Making the Baseball Hall of Fame is no easy feat, especially for a player in their first year of consideration.
Longtime Texas Rangers catcher Ivan “Pudge” Rodriguez is on the ballot for the first time in 2017, and although Rodriguez is widely regarded as one of the best catchers of all time, he may not make it into Cooperstown during his first attempt.
But Rodriguez has one vocal supporter, even though that person doesn’t have a vote: U.S. Rep. Roger Williams.
“He’s perhaps the greatest catcher ever to play the game, and we’re going to see that with the Hall of Fame balloting,” Williams, of Texas, said of Rodriguez.
Williams knows baseball. The former Texas Christian University star and coach played in the Atlanta Braves system after college, and currently co-chairs the Congressional Baseball Caucus. The 67-year-old played three seasons in the Braves farm system, batting .273 as an outfielder and third baseman, according to Baseball Reference.
The Republican congressman, who watched New York Yankees legend Yogi Berra and power-hitting Cincinnati Reds catcher Johnny Bench redefine the position during his formative years, says Rodriguez stacks up to those greats, a five-tool player at a position known for defense.
“Seeing Pudge Rodriguez come up with the Rangers at age 19 and seeing how mature he was and what a great arm he had, what a great hitter he was – he could hit for power, he could hit average, he could even run,” Williams said. “You knew at an early age, 19 or 20 years old, the first two to three years with the Rangers, you were looking at someone special. Perhaps the greatest catcher to ever play the game, and we’re going to see that with the Hall of Fame balloting.”

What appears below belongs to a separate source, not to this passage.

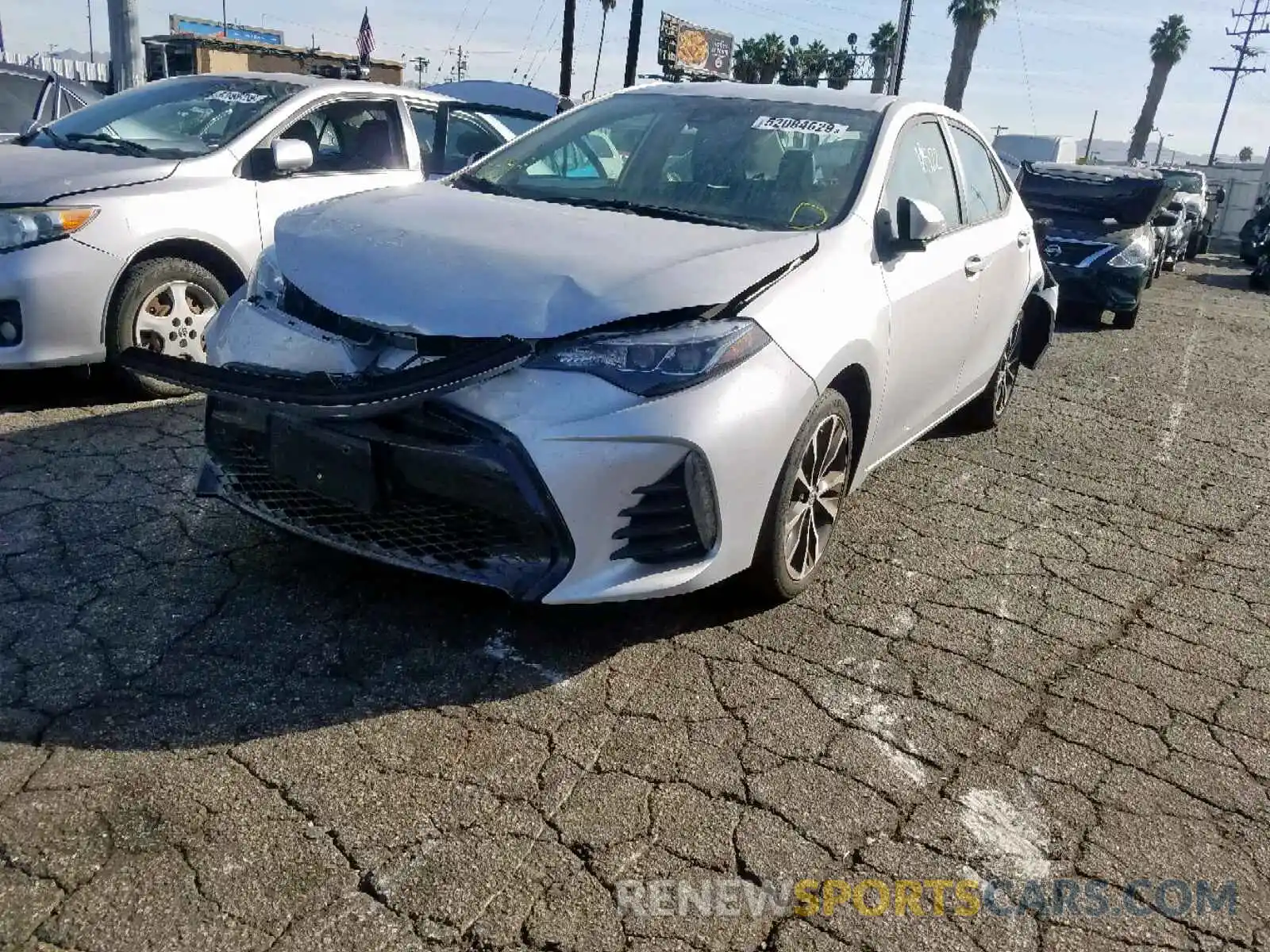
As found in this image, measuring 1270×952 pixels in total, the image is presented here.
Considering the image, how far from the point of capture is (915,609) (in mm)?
3623

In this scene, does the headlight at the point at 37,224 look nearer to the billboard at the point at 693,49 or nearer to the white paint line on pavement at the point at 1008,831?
the white paint line on pavement at the point at 1008,831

Rodriguez stacks up with the best catchers of all time according to the stats. The Puerto Rico native and 1999 American League most valuable player is the all-time leader in games caught and ranks third in wins above replacement among all catchers, trailing only Bench and Montreal Expos legend Gary Carter. Rodriguez won 13 Gold Gloves due to his defensive prowess during a 21-year career, 13 of which were spent with the Rangers.
“Pudge is the marquee player, there’s no question about it,” Williams said of the 2017 Hall of Fame class. “You compare his stats to Berra, Bench and (Bill) Dickey, it shows you he should be a first-ballot nomination.”
But earning nomination on the first ballot comes from the Baseball Writers Association of America, a group where some writers are determined to make entry into baseball’s hall a tough feat. Only 51 players in baseball history have been inducted in their first year.
Even Berra, one of the most well-known and beloved players of all time, had to wait a year to be enshrined.
“To be a first ballot recipient is hard, but he’s capable of being a first-ballot guy,” Williams said of Rodriguez.
According to Ryan Thibodaux, who keeps a running tally of baseball Hall of Fame voters who have made their ballots public, Rodriguez has 79.8 percent of the vote among 191 writers. A player must receive 75 percent of all ballots cast to be enshrined.
About 435 writers will ultimately vote, and writers who don’t disclose their ballots publicly typically vote for fewer players, meaning Rodriguez is on the edge of election.
Rodriguez was never suspended or fined for using performance-enhancing drugs, but former Rangers outfielder Jose Canseco alleged he injected Rodriguez with steroids while they were teammates. Rodriguez denied the accusations.
Longtime Houston Astro Jeff Bagwell is widely expected to gain election to the Hall of Fame on his seventh try and former superstars Barry Bonds and Texas native Roger Clemens have been gaining votes, although their election is uncertain.
Bonds and Clemens have divided opinion among baseball fans due to accusations of steroid use. Neither player was ever suspended for a positive test.
Williams said Bonds and Clemens are “not Hall of Fame material right now.”
But the Republican congressman did back another former Ranger for the Hall of Fame: outfielder Vladimir Guerrero, who played for the Rangers in 2010.
“Vlad Guerrero, is a great player, I think he’s certainly Hall of Fame,” Williams said.
While baseball writers wrestle with the prospect of letting in suspected steroid users, Congress tackled the issue in widely-publicized hearings in 2005. Former Ranger Rafael Palmeiro famously waved his finger to Congress saying he never did steroids, but was suspended for steroid use later that year.
“There are issues that Congress probably needs to be involved in, but when you talk about steroids, and how Congress took the steroids issue up several years ago, I immediately said that was wrong,” said Williams, who was not in Congress at the time.
“I think baseball needs to police its game,” he said. “At the time and today there’s so much more pressing in America that Congress needs to put their effort towards than worrying about steroids in baseball. So I was disappointed when all that happened. It was funny that lot of people who were demanding hearings were also asking for their autographs at the same time.”
Results for the 2017 Baseball Hall of Fame class will be announced on Jan. 18.